WHAT YOU SHOULD DO: From the interview on women in technology leadership, extract the passage starting at "We’ve been a" and ending at "operations and security.".

SUPPLIED PASSAGE:
____________

Have you or other women colleagues faced any gender challenges?
Over time, women and technology have been gaining more respect than they had in the past. When I started out in technology 27 years ago, there weren’t a lot of women—especially in leadership roles. I used to call it the “good old boys network” because a lot of decisions were made on the golf course or in the hallway.
I tend to do what is called “meeting crashing.” If I’m not invited to a meeting and I think I should be, I just show up. But I would say that women are becoming technology leaders at increasingly higher levels, especially in government.
How did you get into a leadership position?
About 15 years ago, the state’s first CIO recognized my leadership potential and mentored me. Now I think about being a mentor and inspiring others to pursue their aspirations within technology.
Are you actively mentoring other people?
I have mentored five people over five years through the Multi-State Information Sharing and Analysis Center (MS-ISAC). This group is comprised of all 50 states’ security officers as well as county and city governments.
What advice would you give to girls who are your daughter’s age or younger, who are thinking about computer science as a career?
I would advise them to have perseverance. A lot of times you can lose confidence because there are more guys in technology. Sometimes you may be overlooked or get discouraged, and that is true with most anything in life, but especially in the age of technology. Persevere even if you fail at something. If your code doesn’t work, go back, reread and try again.
When did you become a Splunk customer and why did you choose Splunk?
We’ve been a Splunk customer for quite a few years. We purchased Splunk Enterprise initially because we needed a network monitoring and log collection software solution. We wanted to use all of the different logs and have a single source or access point for monitoring and log management. We decided to purchase Splunk software and it is used quite extensively throughout our organization for IT operations and security.
As an IT security leader, what are the biggest challenges that the industry faces these days?
The biggest challenge we face in security and technology is change; everything changes so rapidly, especially within government. When doing IT research, for a lot of organizations security is often considered after the fact of purchase. Security adds complexity to whatever it is you’re doing—if you want to be on the leading edge, you must do things quickly. And you have to weave security into all of the changes that technology is going to see in no more than five to ten years.

____________

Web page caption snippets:

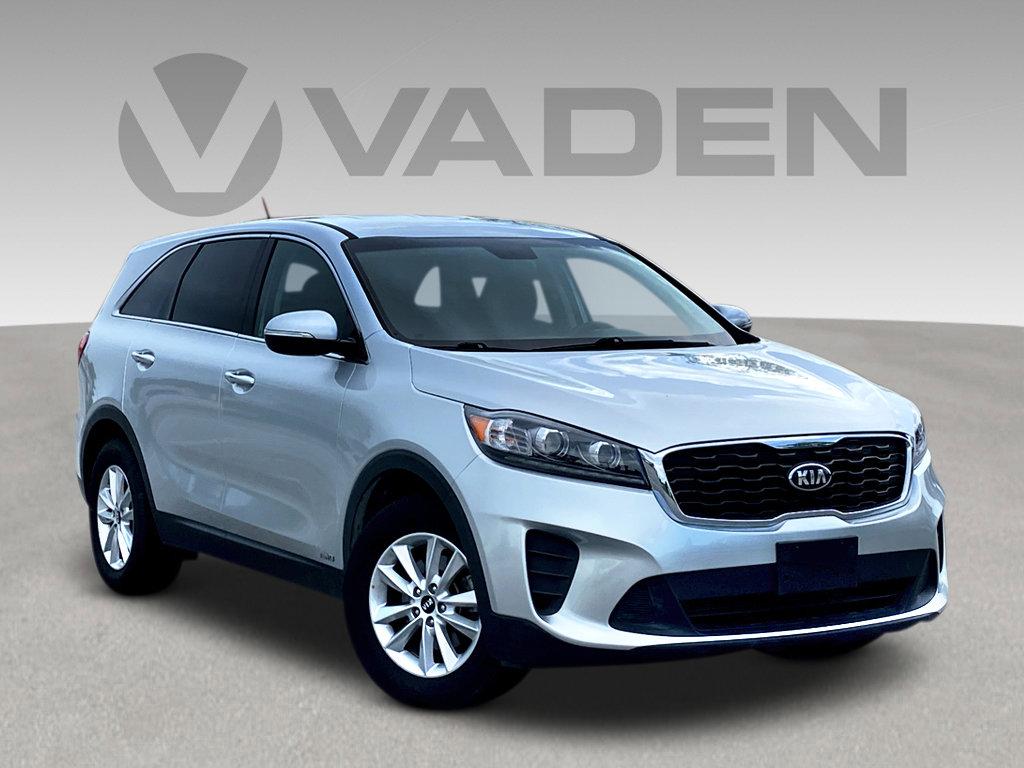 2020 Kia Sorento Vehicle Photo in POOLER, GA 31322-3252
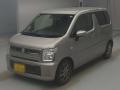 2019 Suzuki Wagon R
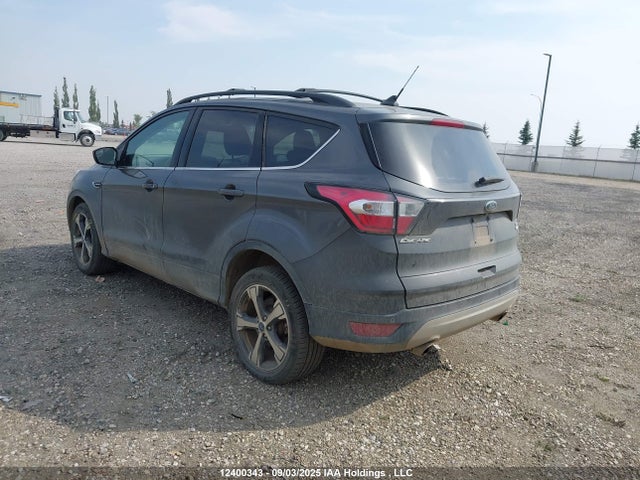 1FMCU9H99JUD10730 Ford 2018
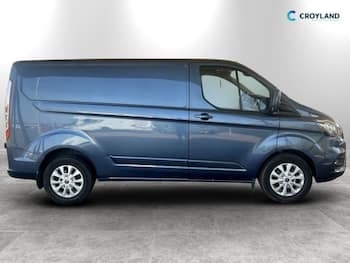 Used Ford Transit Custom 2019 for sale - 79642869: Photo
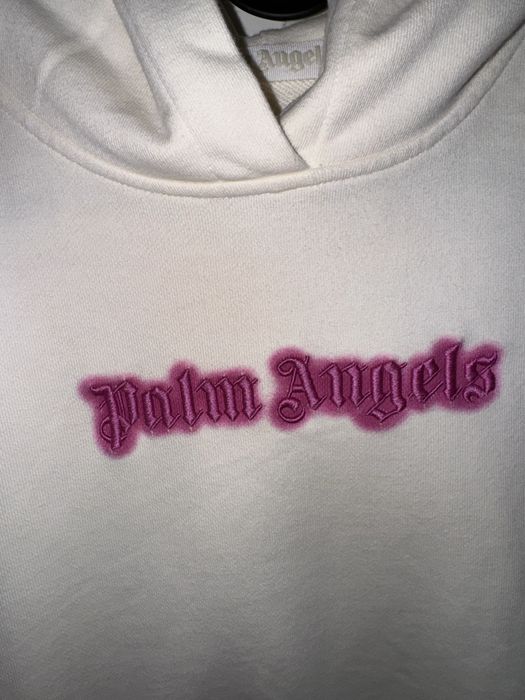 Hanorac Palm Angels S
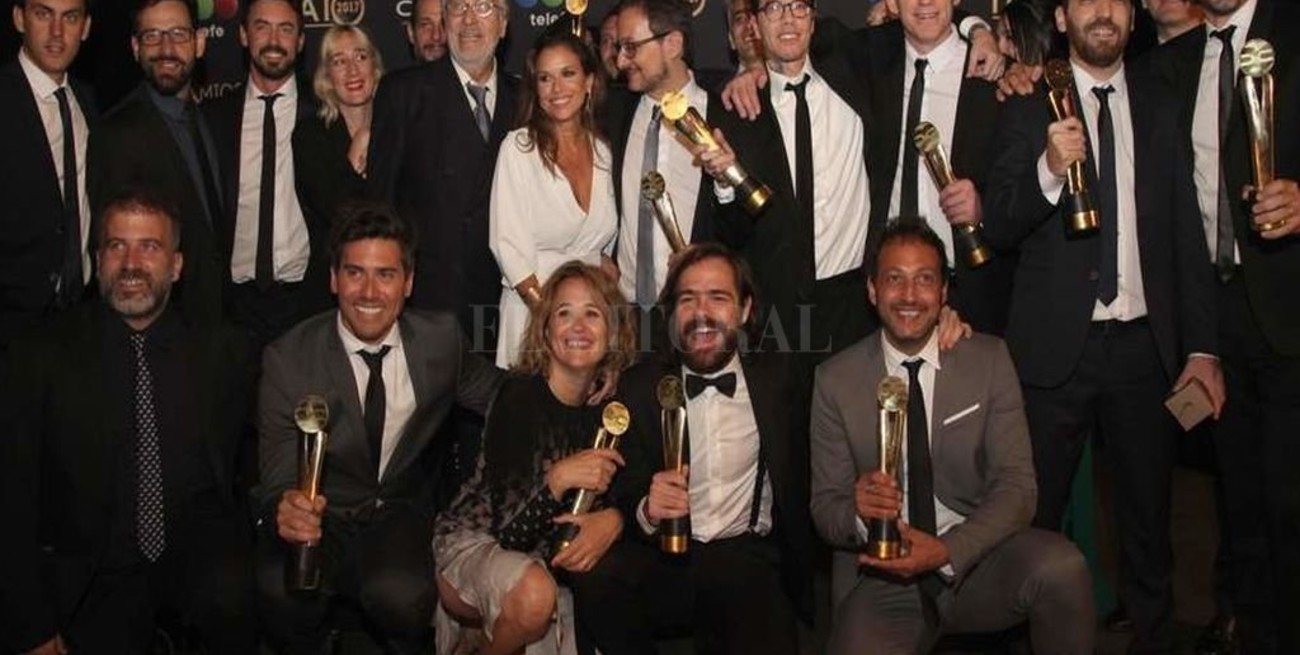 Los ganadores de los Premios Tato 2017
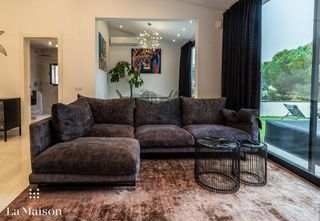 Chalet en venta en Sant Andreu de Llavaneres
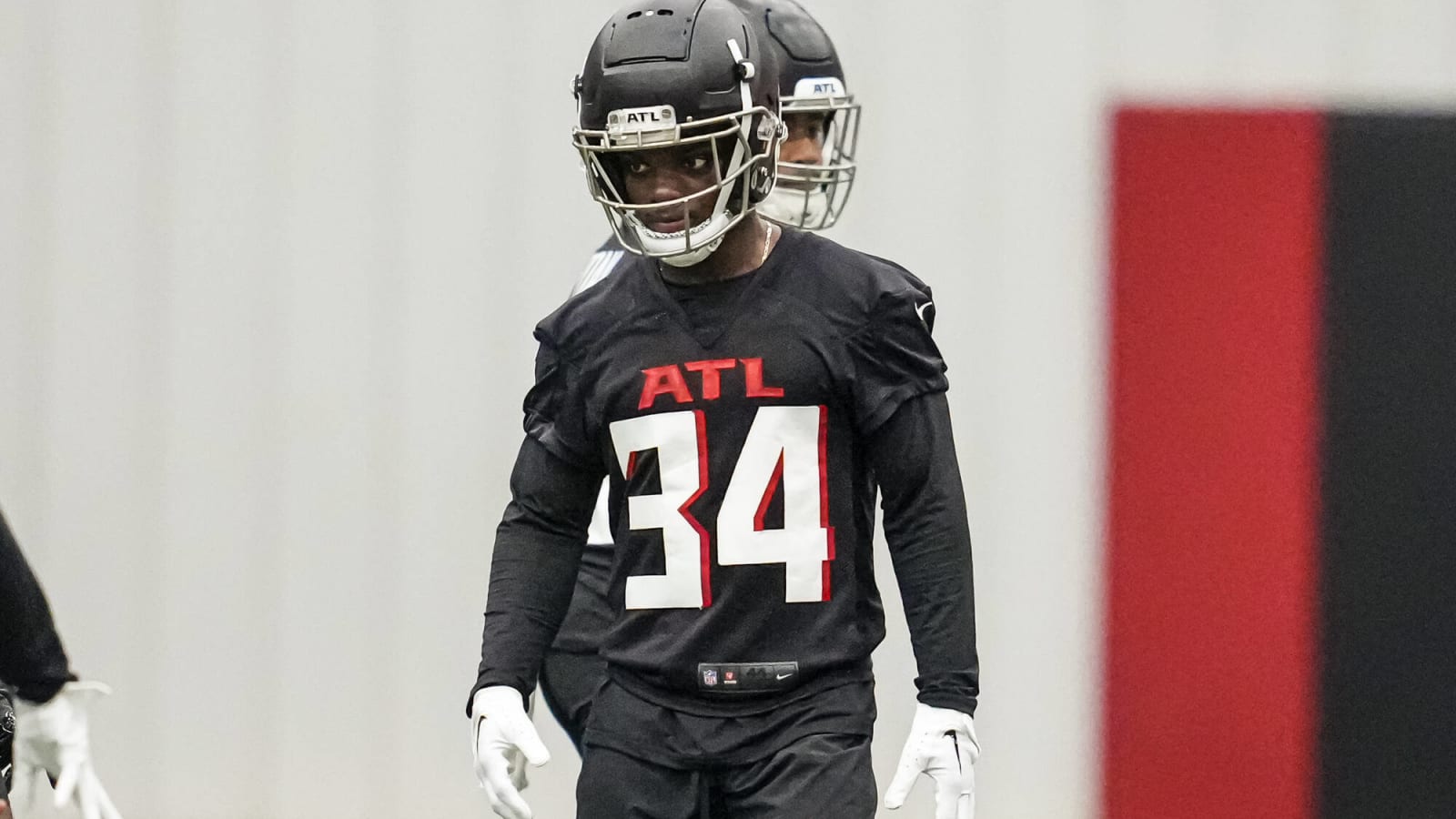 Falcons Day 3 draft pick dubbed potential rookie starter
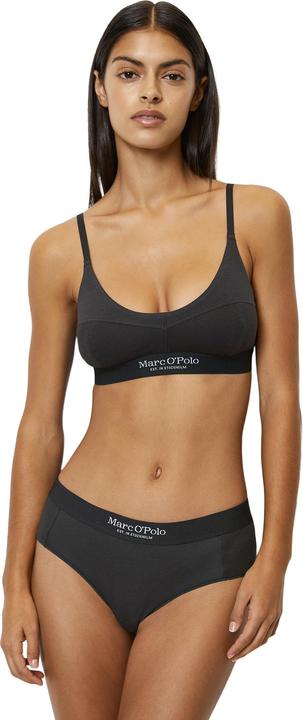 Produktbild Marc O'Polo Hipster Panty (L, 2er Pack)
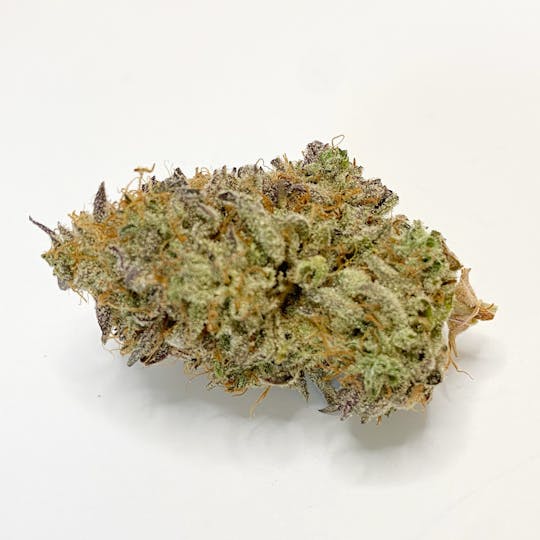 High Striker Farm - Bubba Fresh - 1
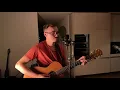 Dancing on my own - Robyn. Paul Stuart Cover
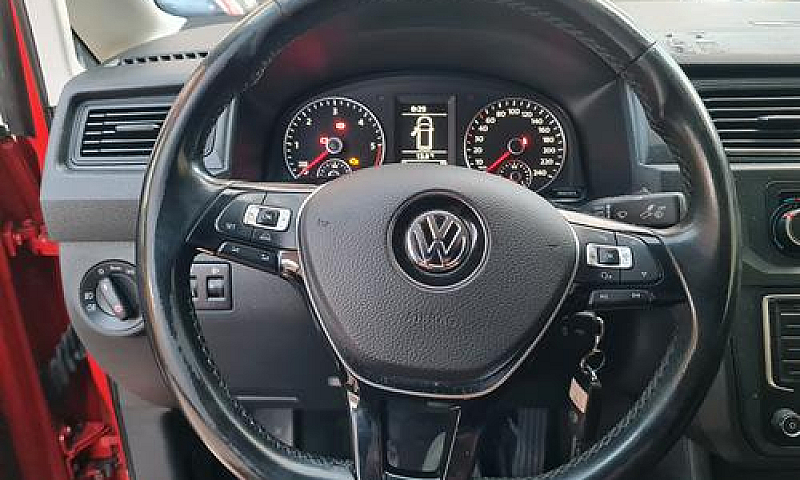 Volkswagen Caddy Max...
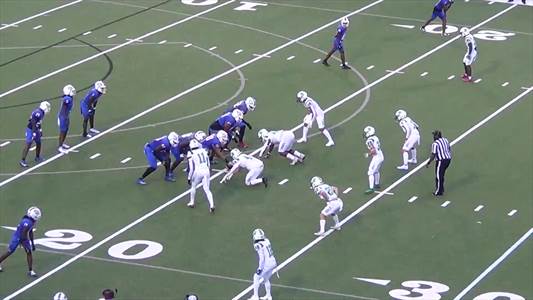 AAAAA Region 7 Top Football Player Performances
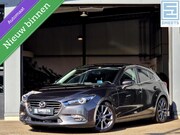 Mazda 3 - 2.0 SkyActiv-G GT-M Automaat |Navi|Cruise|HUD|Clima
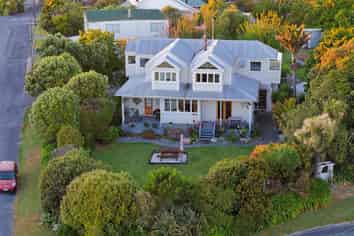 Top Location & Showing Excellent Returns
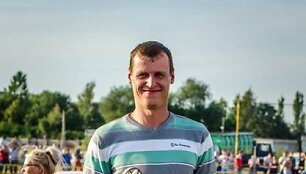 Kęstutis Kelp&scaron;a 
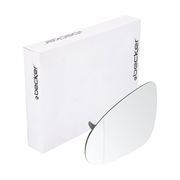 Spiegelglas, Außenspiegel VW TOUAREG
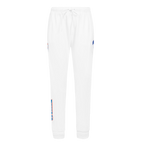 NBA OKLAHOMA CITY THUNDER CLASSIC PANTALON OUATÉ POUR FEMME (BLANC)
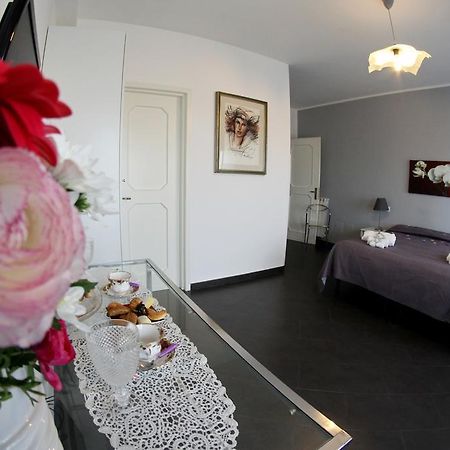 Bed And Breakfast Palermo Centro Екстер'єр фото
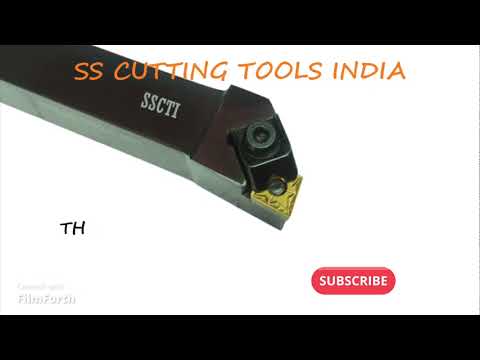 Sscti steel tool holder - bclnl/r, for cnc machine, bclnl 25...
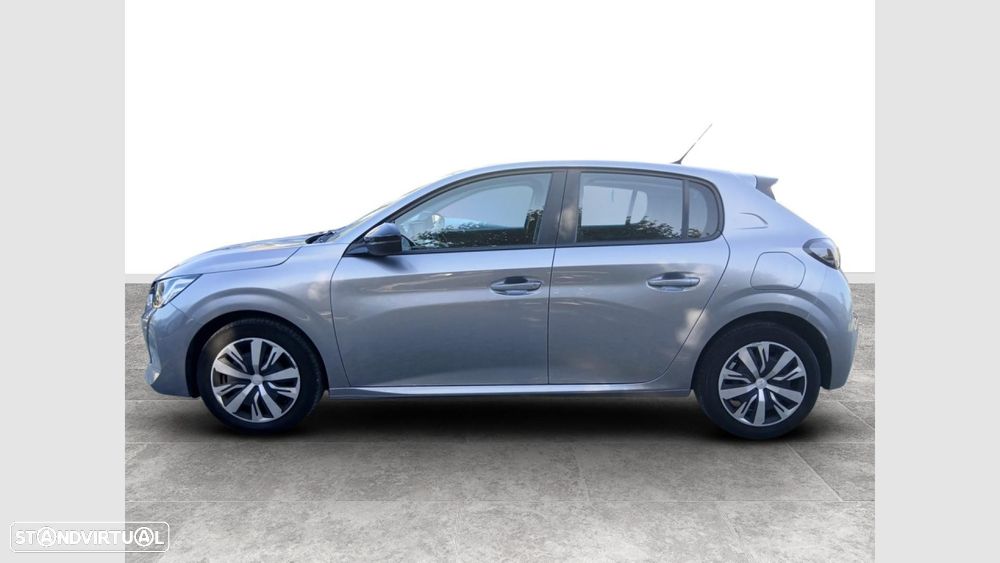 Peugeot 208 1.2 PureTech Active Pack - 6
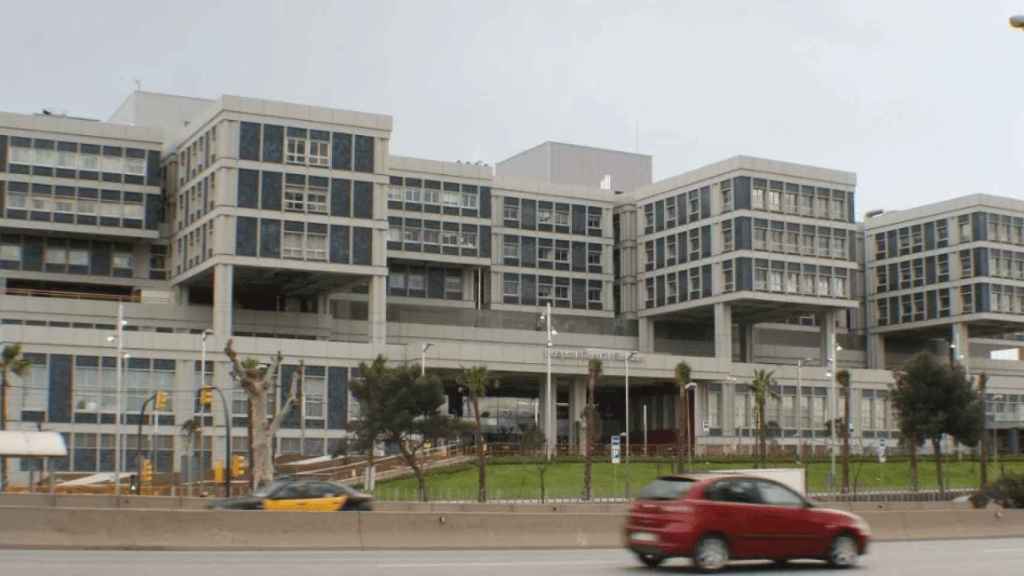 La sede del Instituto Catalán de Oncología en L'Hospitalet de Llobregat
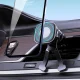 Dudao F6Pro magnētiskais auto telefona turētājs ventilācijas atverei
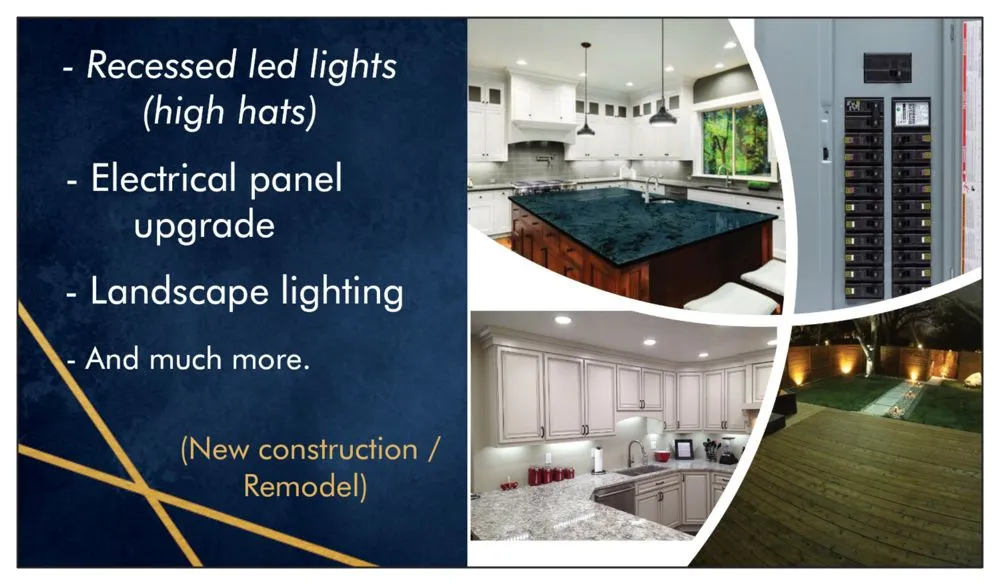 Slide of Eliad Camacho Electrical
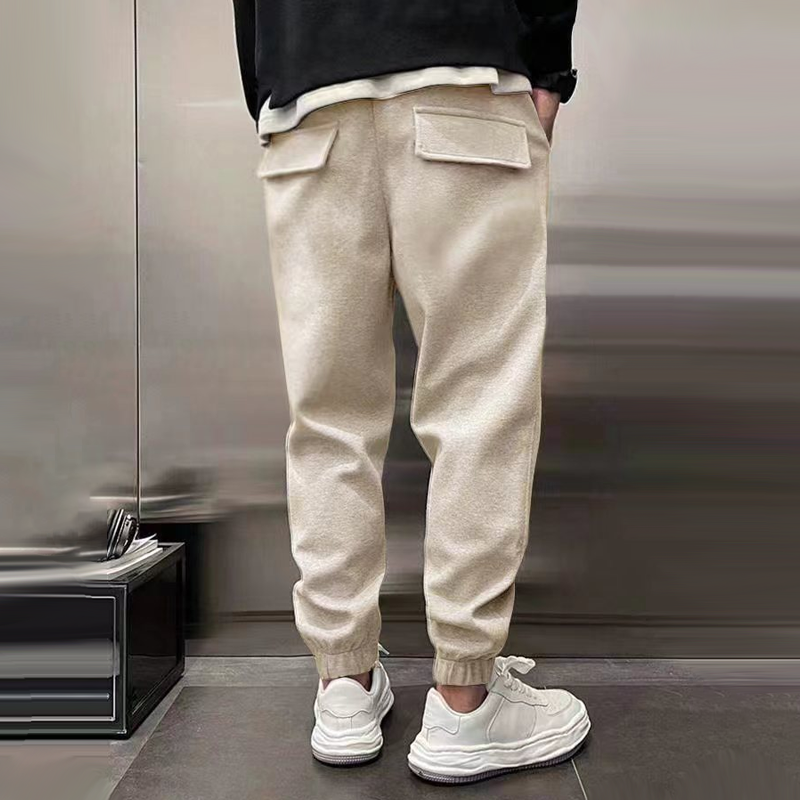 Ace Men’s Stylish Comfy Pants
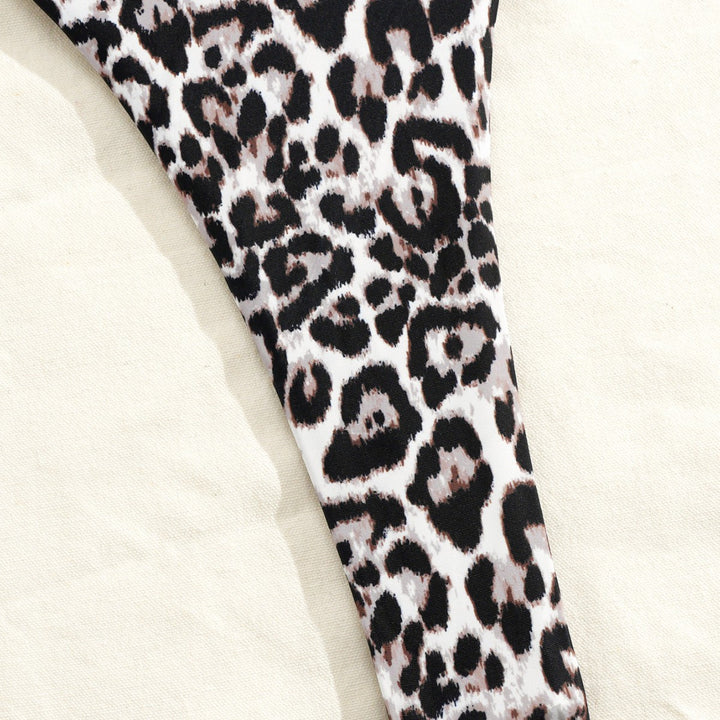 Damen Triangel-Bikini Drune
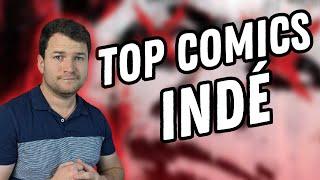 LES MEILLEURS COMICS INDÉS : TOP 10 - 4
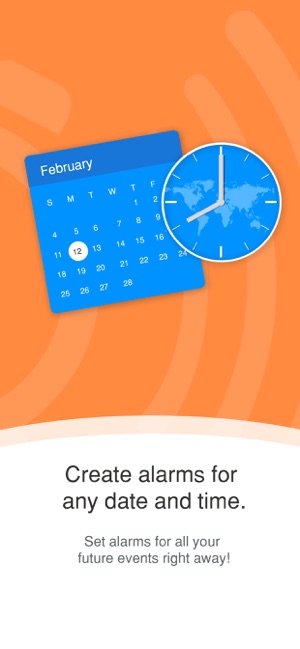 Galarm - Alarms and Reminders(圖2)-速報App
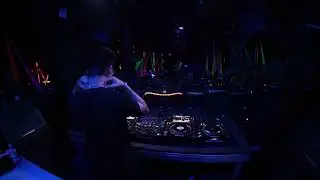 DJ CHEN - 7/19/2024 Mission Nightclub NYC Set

____________

YOUR RESPONSE:
We’ve been a Splunk customer for quite a few years. We purchased Splunk Enterprise initially because we needed a network monitoring and log collection software solution. We wanted to use all of the different logs and have a single source or access point for monitoring and log management. We decided to purchase Splunk software and it is used quite extensively throughout our organization for IT operations and security.